Things are about to get weird. Thanks for sticking around and joining the pain train.

Enjoy!


Iris frowned as the voicemail beeped.

"Hey, Cait, it's me," she said. She ducked out of the way of a nurse, pressing herself against one of the hallway walls. "I just wanted to check in on you, make sure you're doing alright. You took some hard hits yesterday." She tried to sound casual, conversational, but if the past few days had taught her anything, it was that worrying was never an unreasonable thing. "Anyway, I'm visiting my dad. Call me back when you get this."

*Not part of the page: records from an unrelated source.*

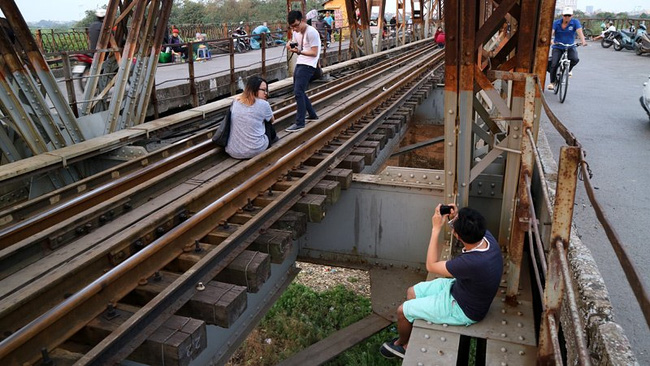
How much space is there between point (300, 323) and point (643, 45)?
71.5ft

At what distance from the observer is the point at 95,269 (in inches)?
137

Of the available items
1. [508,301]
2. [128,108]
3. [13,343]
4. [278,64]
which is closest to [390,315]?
[508,301]

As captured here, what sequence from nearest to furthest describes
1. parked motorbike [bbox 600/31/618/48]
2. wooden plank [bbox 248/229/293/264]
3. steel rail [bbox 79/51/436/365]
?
steel rail [bbox 79/51/436/365] → wooden plank [bbox 248/229/293/264] → parked motorbike [bbox 600/31/618/48]

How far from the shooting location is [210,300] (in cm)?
322

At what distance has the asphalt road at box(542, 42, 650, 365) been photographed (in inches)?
175

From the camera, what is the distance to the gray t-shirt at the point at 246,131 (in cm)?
598

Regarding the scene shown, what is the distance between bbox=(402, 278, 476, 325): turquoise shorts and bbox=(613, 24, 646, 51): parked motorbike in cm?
2656

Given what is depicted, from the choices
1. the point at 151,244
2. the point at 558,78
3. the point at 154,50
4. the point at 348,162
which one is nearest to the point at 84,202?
the point at 151,244

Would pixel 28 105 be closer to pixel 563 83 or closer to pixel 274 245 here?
pixel 274 245

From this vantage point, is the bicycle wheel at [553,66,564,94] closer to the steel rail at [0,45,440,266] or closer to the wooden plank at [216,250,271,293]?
the steel rail at [0,45,440,266]

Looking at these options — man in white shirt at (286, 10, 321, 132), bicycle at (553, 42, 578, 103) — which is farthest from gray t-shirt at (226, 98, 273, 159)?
bicycle at (553, 42, 578, 103)

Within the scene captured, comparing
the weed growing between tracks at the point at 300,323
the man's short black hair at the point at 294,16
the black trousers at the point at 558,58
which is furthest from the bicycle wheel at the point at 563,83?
the man's short black hair at the point at 294,16

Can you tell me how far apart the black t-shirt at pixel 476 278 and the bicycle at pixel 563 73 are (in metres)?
9.23

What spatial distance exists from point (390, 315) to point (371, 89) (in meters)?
6.69
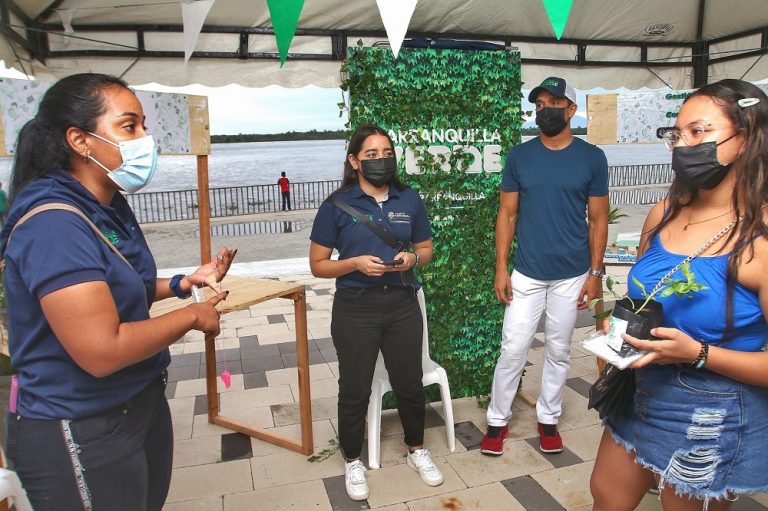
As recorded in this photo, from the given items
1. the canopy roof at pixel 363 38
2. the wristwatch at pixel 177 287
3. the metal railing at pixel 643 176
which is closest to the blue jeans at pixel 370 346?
the wristwatch at pixel 177 287

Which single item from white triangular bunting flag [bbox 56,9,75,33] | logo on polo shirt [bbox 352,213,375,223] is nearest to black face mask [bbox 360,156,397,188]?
logo on polo shirt [bbox 352,213,375,223]

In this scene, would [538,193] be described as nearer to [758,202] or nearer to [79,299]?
[758,202]

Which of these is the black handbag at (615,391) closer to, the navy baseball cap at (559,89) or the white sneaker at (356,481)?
the white sneaker at (356,481)

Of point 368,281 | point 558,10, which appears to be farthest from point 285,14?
point 368,281

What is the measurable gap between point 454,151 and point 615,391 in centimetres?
195

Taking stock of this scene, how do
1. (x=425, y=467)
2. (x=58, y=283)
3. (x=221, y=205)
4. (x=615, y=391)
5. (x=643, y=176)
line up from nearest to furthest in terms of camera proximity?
(x=58, y=283)
(x=615, y=391)
(x=425, y=467)
(x=221, y=205)
(x=643, y=176)

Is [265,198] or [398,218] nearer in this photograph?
[398,218]

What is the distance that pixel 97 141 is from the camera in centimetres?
140

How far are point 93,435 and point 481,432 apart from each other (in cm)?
239

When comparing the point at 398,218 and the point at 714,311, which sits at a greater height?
the point at 398,218

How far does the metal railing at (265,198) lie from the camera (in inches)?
623

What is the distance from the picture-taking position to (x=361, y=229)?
8.32 ft

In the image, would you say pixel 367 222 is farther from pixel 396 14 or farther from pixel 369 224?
pixel 396 14

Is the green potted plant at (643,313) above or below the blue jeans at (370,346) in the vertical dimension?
above
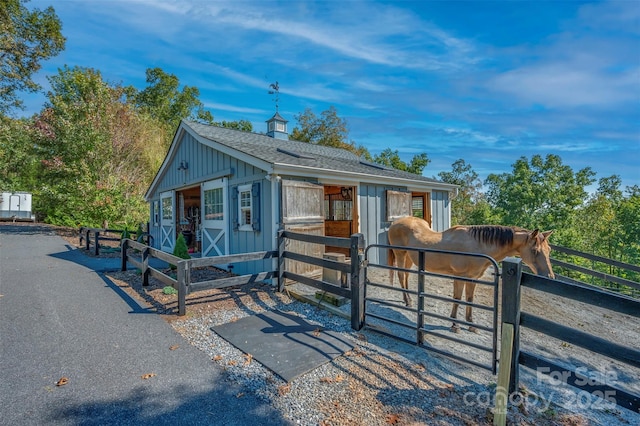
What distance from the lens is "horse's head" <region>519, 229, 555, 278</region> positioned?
391cm

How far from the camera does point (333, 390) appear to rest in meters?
2.74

She paused, hung up. She was probably overreacting. The morning was young. Caitlin was likely still asleep.

Trying to push the worry out of her head, she pocketed her phone and stepped into her dad's room. He looked up as she entered, beaming.

"Hey, baby," he said, propping himself up on his pillows. "Good news—they should be releasing me later today. It'll be strict bed rest for a while, but at least I can be home with you."

She took a seat and tried to smile, but his brow crinkled.

"Uh oh. What is it now?"

"It's nothing." Her dad raised his eyebrows. "It's Caitlin. I just tried calling her, and she didn't pick up. I know I'm probably being stupid and overprotective…I just want to make sure she's okay."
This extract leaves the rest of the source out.